2023.11.18
Capital: A Critique of Political Economy and Art: The Case of Alexander Kluge
- Time2023.11.18 2:00PM
- Venue2F, Taikang Art Museum
- GuestDong Bingfeng
- ModeratorXu Chongbao
- Tags:

Starting in 2012, a series of events titled “Rereading Das Kapital: Interpreting Marx through Film, Art, and Theater” were held successively in Beijing, Shanghai, Nanjing, Hangzhou, and other cities. This large-scale academic activity, hosted by the Goethe-Institute and co-organized by various universities and art institutions, possessed both academic ambition and practical significance within the domestic Chinese context.
Alexander Kluge (born 1932), a renowned post-war German film director, writer, and theorist, not only made numerous art films under the banner of “New German Cinema” but also extensively expanded and intervened in the development of “Critical Theory” and comprehensive art practices, such as television, video art, and art exhibitions. His 2008 film, Nachrichten aus der ideologischen Antike. Marx–Eisenstein–Das Kapital, which runs 570 minutes, caused a significant stir in cultural, artistic, and theoretical circles. The 2012 series of events in China can be seen as an extension within the Chinese context.

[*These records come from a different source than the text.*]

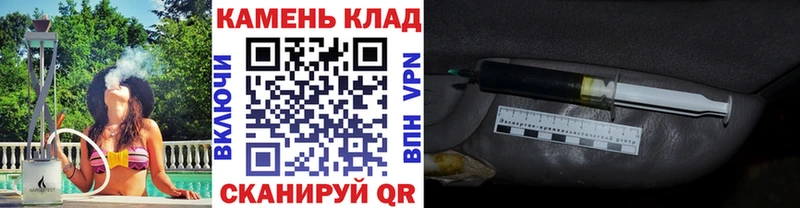 ГАШИШ AMNESIA HAZE  Калач 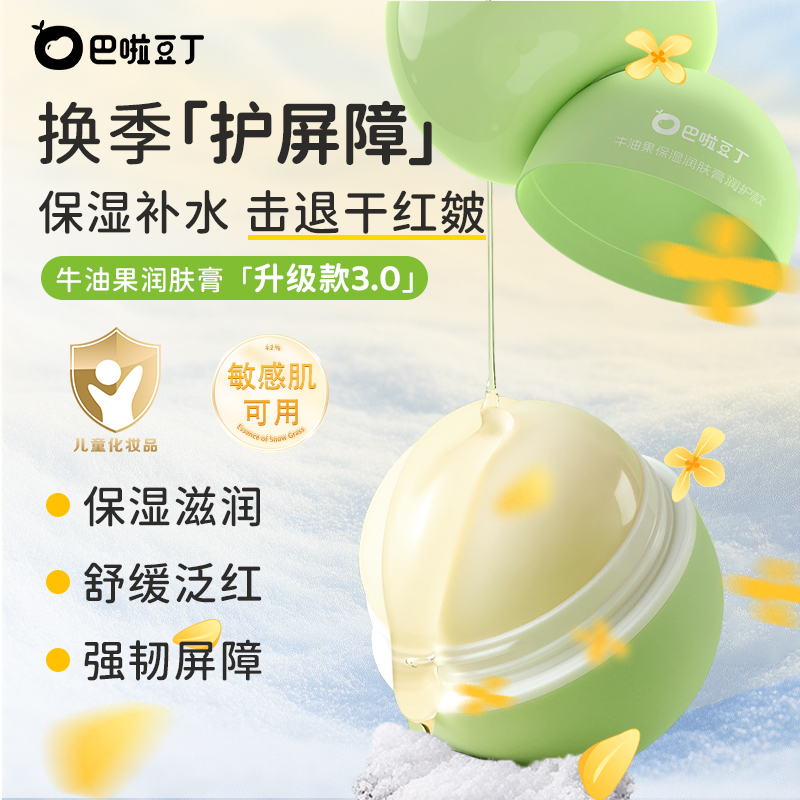 巴啦豆丁牛油果保湿润肤膏3.0版儿童秋冬面霜学生倍润舒缓防干裂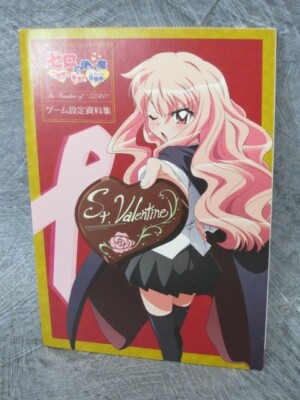 ZERO NO TSUKAIMA Familiar of Harukaze Concerto PS2 2007 Ltd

This lecture begins with the exhibited item Das Kapital (First Edition, Volume 1, 1867) from the Taikang Art Museum’s inaugural exhibition “Engaging with the World: Chinese Modern and Contemporary Art Since the 20th Century.” Using Alexander Kluge’s film Capital and related art practice projects as the primary analytical backdrop, it attempts to explore how Chinese contemporary art, within the realistic context of global capital integration, activates a dialogue between history and the present through an archaeological approach, thereby offering new understandings of reality.